# Start of Passage to read
# FHR's newest babies!!!!!!!!!



## myfainters (Oct 30, 2009)

So my PGCH doe gave us twin doelings...both polled!!!!!! one with blue eyes.  They are GORGEOUS, GORGEOUS, GORGEOUS!!!!! :laugh: Though I may be a bit biased...since I'm  in love! :slapfloor: :drool: 

Then my mini silky doe gave us the best wedding anniversary gift ever... twin silky doelings!!!!! They are little fluff balls!!!!


----------



## TinyHoovesRanch (Jan 16, 2010)

Oh my goatness!!!

They are all so beautiful!!

CONGRATS


----------



## liz (Oct 5, 2007)

CONGRATULATIONS X 4 :leap:

What totally adorable girls!


----------



## RPC (Nov 6, 2009)

Congrats to you they are really cute. Are any of them keepers?


----------



## myfainters (Oct 30, 2009)

RPC said:


> Congrats to you they are really cute. Are any of them keepers?


Thanks everyone!

Yes, Star and Tinker Toy are staying here! I've already retained 7 kids this year. LOL I was supposed to be downsizing?? :scratch: :shrug: :help:


----------



## Calico Patch Farm (Mar 8, 2011)

Oh, I am very familiar with the "I really can't ke....OMG! I have to have that goat!" feeling. Lol. Congrats on the girls. :thumb:


----------



## jduwall (Aug 7, 2009)
# End of Passage to read
# Start of Record extracts
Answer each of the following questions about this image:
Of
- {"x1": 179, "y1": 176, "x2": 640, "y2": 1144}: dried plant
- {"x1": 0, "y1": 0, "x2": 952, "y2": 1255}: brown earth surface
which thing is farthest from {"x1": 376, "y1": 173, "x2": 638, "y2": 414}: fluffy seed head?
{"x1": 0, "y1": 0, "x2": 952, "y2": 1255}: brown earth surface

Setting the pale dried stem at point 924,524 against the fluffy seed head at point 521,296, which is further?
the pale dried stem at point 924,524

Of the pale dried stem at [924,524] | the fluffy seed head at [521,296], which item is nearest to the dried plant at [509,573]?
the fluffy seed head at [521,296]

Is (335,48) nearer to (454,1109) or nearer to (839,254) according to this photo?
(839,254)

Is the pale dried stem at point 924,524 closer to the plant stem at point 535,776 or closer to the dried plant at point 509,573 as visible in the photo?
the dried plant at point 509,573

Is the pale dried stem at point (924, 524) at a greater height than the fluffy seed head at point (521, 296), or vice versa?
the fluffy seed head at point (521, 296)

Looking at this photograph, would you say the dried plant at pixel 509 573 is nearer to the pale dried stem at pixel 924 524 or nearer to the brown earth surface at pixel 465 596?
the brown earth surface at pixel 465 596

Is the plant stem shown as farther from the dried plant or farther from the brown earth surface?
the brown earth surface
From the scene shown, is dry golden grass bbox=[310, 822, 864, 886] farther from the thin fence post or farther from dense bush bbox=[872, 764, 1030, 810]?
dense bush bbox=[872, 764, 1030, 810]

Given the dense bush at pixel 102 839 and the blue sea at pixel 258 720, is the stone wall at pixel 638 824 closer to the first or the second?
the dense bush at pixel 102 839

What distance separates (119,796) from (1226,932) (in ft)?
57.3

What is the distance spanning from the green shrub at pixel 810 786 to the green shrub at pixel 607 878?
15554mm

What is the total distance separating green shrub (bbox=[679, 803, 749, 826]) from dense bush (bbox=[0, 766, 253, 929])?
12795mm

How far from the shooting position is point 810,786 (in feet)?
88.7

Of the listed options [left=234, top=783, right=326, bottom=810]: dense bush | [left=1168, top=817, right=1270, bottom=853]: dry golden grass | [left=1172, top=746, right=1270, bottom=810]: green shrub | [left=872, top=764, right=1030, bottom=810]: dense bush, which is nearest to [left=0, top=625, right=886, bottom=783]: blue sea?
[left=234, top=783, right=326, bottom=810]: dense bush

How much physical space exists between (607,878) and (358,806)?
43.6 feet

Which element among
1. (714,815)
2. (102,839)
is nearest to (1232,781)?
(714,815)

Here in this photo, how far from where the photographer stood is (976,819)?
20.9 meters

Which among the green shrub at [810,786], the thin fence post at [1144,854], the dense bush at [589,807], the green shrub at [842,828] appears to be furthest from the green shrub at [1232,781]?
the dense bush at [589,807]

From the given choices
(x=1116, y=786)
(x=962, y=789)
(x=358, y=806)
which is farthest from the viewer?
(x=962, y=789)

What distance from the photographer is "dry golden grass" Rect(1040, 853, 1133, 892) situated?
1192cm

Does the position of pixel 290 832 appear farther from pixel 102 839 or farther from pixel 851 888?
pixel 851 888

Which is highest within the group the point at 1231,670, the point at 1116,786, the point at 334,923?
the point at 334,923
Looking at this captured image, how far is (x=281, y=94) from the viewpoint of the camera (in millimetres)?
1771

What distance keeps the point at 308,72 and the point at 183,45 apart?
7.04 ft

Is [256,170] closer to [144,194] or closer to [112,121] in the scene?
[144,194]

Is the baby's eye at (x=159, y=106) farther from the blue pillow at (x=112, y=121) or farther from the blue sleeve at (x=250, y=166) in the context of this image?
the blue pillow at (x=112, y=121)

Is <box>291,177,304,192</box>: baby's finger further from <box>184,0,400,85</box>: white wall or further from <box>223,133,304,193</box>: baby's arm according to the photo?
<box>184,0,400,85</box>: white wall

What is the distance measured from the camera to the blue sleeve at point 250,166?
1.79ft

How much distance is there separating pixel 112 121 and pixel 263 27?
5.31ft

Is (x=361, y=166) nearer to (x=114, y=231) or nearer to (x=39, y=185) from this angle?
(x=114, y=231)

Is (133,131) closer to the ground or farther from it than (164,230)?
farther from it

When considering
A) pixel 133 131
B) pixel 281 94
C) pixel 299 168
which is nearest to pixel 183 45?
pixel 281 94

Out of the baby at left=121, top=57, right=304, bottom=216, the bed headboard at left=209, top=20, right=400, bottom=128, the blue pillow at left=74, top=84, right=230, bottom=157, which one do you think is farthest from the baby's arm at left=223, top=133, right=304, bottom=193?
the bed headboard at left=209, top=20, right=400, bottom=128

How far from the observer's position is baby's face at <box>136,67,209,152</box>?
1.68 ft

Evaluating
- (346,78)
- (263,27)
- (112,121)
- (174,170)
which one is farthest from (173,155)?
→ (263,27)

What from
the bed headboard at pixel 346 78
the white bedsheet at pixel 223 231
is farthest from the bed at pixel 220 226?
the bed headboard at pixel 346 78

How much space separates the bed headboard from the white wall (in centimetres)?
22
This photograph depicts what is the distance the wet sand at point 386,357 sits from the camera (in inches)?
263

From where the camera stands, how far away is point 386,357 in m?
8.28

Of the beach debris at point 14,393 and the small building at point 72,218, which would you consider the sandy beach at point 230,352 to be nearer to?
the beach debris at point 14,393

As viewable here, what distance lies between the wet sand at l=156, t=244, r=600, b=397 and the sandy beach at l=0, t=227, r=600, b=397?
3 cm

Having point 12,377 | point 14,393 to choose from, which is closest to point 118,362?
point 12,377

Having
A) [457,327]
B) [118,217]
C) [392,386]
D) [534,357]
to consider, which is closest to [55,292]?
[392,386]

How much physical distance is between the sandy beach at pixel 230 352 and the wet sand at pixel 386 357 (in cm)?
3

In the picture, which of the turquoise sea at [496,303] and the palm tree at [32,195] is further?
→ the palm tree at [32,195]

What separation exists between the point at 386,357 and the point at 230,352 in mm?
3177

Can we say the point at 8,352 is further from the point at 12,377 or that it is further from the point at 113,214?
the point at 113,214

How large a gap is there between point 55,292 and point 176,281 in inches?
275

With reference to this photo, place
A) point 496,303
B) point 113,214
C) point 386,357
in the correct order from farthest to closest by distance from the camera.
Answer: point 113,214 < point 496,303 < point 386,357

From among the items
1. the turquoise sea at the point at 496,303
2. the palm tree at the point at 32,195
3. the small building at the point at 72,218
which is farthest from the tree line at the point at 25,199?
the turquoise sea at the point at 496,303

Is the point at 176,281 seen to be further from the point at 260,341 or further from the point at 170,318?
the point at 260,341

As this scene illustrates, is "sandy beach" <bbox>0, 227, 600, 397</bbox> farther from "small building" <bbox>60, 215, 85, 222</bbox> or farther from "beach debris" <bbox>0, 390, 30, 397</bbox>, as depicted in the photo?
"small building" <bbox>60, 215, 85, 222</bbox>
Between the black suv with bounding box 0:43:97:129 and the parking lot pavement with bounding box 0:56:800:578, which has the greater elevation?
# End of Record extracts
## Problems to work on
#1 How would you render the sentence "Yes, Star and Tinker Toy are staying here!" from the goat forum thread in Spanish?
#2 In the records, swap "camera" for "viewer" and give again only the lines starting with the line with "In the picture, which" and going on through the line with "Answer: point 113,214", with everything else left as it is.
The goat forum thread and the records have nothing to do with each other.

## Results for each task
#1 ¡Sí, Star y Tinker Toy se quedan aquí!

#2
In the picture, which of the turquoise sea at [496,303] and the palm tree at [32,195] is further?
→ the palm tree at [32,195]

What separation exists between the point at 386,357 and the point at 230,352 in mm?
3177

Can we say the point at 8,352 is further from the point at 12,377 or that it is further from the point at 113,214?
the point at 113,214

How large a gap is there between point 55,292 and point 176,281 in inches?
275

With reference to this photo, place
A) point 496,303
B) point 113,214
C) point 386,357
in the correct order from farthest to closest by distance from the viewer.
Answer: point 113,214 < point 496,303 < point 386,357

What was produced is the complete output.